超伝導材料は、大きく分けて金属系超伝導材料とセラミックス系超伝導材料があります。金属系の材料はチタン、ニオブNb、モリブデンMoを組み合わせた合金を用います。セラミックス系材料には、さまざまなレアメタルの組み合わせがあります。
このように電子材料は、さまざまな電子特性を最大限に発揮させるために、レアメタルのもつ電子的な特徴を利用します。例えば遷移金属であればd軌道電子、レアアースメタルであればf軌道電子など、特異な動きをする電子軌道を利用します。半金属素材には半導体金属そのものだけではなく、半金属を組み合わせるなどして、電子バンドのギャップを適切に操作して必要な特性を出しています。これらの材料の設計には、レアメタルのもつ科学特性の理解が必要です。
2-1.半導体に使われるレアメタル
<元素半導体>
半導体に用いる元素は、12族から16族に属します。単独で半導体になる元素は14族(4b族、VI)のケイ素SiやゲルマニウムGeで、これらを元素半導体とよびます。最も早く半導体として用いられた元素がゲルマニウムですが、現在ではゲルマニムは使われず、ケイ素(シリコン)が主役になっています。

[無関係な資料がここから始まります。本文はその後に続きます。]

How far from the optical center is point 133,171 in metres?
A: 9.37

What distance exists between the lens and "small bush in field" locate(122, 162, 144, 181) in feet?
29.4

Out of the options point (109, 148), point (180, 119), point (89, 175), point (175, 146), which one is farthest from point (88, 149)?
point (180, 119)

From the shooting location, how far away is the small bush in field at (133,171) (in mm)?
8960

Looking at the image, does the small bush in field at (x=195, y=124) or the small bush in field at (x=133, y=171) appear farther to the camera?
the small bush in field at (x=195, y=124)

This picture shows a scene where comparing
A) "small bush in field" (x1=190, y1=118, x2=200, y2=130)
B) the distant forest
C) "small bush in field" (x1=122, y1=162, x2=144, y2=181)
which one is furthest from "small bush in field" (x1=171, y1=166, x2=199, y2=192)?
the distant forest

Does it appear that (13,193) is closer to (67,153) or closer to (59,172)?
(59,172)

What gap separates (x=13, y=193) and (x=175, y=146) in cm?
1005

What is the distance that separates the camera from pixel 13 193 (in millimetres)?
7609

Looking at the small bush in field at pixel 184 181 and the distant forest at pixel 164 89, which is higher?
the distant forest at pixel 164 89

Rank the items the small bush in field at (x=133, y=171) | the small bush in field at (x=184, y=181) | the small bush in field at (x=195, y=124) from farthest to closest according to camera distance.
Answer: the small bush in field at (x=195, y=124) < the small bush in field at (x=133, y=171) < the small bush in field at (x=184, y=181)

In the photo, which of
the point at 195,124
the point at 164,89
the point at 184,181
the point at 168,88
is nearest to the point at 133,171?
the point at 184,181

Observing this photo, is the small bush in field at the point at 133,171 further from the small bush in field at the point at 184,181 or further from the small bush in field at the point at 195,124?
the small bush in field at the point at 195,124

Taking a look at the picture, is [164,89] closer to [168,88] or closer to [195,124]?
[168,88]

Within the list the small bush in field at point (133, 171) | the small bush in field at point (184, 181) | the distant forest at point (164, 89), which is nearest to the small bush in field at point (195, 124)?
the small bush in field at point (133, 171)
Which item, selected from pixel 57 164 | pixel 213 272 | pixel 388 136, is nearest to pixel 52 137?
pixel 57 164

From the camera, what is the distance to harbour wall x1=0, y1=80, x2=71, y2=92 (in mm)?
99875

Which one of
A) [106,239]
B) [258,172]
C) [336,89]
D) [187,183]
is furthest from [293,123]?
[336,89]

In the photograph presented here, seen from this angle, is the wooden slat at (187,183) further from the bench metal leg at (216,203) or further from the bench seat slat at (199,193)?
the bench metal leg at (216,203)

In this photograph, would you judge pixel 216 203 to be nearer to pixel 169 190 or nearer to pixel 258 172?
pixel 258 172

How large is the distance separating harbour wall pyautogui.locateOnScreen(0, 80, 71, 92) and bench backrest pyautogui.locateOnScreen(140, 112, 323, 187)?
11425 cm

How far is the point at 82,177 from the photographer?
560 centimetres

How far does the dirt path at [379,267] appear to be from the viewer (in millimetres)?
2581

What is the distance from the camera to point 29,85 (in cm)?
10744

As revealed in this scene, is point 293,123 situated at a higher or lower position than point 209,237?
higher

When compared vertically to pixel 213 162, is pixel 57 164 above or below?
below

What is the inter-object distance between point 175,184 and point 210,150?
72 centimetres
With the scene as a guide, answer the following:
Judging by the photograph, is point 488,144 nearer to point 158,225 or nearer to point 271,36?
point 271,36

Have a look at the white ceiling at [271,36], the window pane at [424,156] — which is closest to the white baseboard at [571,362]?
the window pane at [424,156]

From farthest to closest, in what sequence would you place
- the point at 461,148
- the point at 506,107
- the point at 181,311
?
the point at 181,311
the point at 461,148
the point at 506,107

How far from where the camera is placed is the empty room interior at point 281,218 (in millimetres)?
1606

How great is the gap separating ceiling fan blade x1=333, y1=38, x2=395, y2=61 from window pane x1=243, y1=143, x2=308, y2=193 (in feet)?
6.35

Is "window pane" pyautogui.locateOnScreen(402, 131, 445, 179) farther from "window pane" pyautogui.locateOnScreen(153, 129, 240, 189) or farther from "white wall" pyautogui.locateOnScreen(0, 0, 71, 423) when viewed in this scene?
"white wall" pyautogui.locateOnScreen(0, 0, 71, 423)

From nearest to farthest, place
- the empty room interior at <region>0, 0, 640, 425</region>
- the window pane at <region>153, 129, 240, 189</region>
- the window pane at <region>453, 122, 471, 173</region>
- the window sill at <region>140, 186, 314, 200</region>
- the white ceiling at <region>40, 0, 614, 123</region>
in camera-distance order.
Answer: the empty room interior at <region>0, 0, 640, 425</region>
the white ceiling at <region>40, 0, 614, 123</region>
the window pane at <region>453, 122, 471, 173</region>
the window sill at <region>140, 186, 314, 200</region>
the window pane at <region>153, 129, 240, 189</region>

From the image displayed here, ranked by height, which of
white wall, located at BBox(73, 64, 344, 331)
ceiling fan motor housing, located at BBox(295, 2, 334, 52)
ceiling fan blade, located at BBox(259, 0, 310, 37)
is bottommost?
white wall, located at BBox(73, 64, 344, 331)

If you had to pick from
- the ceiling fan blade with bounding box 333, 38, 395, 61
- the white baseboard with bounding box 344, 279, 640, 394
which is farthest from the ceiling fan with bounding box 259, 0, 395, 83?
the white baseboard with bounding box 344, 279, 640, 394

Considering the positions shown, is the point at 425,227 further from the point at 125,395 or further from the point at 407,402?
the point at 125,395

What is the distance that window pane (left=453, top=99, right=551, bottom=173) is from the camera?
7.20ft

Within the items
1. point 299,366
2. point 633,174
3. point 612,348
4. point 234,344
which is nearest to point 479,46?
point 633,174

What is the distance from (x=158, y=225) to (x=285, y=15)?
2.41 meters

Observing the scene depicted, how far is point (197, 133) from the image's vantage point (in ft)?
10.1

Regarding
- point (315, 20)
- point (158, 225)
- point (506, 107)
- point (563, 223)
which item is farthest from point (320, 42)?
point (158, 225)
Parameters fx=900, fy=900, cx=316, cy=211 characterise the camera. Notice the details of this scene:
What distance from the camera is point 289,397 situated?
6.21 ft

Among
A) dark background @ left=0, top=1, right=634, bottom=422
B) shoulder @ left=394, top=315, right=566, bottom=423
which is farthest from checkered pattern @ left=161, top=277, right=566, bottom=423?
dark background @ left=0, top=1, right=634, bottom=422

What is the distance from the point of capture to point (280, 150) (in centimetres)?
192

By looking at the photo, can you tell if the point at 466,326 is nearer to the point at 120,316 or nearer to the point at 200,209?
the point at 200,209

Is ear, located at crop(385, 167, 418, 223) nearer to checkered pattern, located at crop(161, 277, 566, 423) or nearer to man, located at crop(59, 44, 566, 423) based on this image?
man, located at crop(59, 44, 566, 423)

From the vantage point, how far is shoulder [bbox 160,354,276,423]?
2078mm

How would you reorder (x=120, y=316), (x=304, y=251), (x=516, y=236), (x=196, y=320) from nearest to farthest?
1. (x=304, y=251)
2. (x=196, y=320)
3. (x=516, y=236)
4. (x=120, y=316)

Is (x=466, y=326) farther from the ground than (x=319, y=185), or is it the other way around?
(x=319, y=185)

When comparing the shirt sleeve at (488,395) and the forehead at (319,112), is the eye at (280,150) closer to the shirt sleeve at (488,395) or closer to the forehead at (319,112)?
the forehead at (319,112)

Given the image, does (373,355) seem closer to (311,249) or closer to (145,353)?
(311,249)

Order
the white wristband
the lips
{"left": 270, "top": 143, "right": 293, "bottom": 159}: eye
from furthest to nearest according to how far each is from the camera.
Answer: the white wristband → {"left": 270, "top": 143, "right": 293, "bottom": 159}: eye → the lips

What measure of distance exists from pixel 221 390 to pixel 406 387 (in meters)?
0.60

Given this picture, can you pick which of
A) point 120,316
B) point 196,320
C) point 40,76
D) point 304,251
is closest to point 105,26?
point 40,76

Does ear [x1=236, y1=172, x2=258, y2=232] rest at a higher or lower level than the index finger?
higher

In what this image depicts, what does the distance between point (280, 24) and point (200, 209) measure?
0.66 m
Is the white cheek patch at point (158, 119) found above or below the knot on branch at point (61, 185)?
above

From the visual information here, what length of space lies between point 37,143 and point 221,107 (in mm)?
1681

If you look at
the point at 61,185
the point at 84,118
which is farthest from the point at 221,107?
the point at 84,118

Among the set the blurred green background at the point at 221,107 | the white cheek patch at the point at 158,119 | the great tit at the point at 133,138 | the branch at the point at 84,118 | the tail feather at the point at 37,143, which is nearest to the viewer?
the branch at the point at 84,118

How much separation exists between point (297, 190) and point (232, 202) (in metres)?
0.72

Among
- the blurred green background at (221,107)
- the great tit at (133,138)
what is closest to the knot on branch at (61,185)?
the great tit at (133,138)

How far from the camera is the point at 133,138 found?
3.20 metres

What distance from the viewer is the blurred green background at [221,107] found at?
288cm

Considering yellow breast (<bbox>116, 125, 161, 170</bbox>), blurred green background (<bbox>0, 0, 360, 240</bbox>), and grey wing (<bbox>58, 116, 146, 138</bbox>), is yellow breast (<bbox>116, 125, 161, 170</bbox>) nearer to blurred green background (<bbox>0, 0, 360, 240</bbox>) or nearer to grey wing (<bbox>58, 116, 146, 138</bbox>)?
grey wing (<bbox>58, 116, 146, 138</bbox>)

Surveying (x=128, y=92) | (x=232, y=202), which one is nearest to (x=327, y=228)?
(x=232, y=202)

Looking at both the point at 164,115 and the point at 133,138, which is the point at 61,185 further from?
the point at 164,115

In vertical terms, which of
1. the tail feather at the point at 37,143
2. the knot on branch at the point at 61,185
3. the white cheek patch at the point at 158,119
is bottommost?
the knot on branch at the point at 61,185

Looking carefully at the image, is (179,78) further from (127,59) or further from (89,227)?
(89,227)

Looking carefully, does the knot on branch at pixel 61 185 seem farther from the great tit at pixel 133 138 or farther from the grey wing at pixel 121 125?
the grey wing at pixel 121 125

元素半導体には、伝導電子を与えてn型半導体にする電子供与体(ドナー)に5b族(V族)のリンPが用いられ、正孔を作りp型半導体にする電子受容体(アクセプター)として3b族(III族)の元素が用いられます。
<化合物半導体>
複数の元素で作る半導体を化合物半導体とよびます。14族をはさみ、13族、III族)と15族(5b族、V族)の組み合わせでできる半導体が、III-V族化合物半導体、12族(2b族、II族)と16族(6b族、VI)の組み合わせでできる半導体がII-VI化合物半導体です。
III-V族化合物半導体は、レアメタルのガリウムGa、インジウムInが主に用いられ、電子デバイスに用いるがガリウムヒ素(GaAs)、インジウムリン(InP)、青色ダイオードの窒素ガリウム(GaN)などの半導体だけではなく、半導体レーザーなどに用いられる組み合わせを生み出しています。II-V族化合物半導体は、ZnS、ZnSe、ZnTeおよびCdTeなどがありますが、いずれも金属間化合物で、可視光の発光素材として使われています。
<高温半導体>
半導体は一般に高温になると、電気伝導率が大となり半導体ではなくなります。その中でも、BN、BPやSiCなどは高温でも使え、このような半導体を高温半導体と呼びます。
2-2.電池に使われるレアメタル
電池は大きく分けて、化学エネルギーを電気に変換する化学電池と、物理エネルギーを電気に変換する物理電池があります。前者には、放電後再生することができない一次電池と、放電後再生することができ再び充電できる二次電池があります。また、水素などの燃料と酸素を原料にして発電する燃料電池があります。燃料電池には、太陽光などの光をエネルギー源とする太陽電池、原子崩壊を熱エネルギーに変え、熱電変化により発電する原子力電池などがあります。
一次電池や二次電池の構造は、陽極と負極および電解質の組み合わせでできています。いずれの電池でも、電解質を介してイオンが移動し、電極で電子の授受が起こることにより電気を外部に取り出すことが可能です。
<一次電池>
一次電池は、安価なマンガン乾電池(ルクランシェ電池)と、長寿命のアルカリマンガン乾電池が最も一般的に使われています。このほか、ボタン型の空気電池やリチウムボタン電池があります。
<二次電池>
二次電池は放電後、充電を行うことで再生可能な電池です。電極物質と電解質の間で可逆反応が起こることが特徴です。古くからの鉛蓄電池、最も多くの用途で使われているニッケルカドミウム電池、ニッケル水素電池、そして最近では高圧、長寿命のリチウムイオン電池が主役の座を狙っています。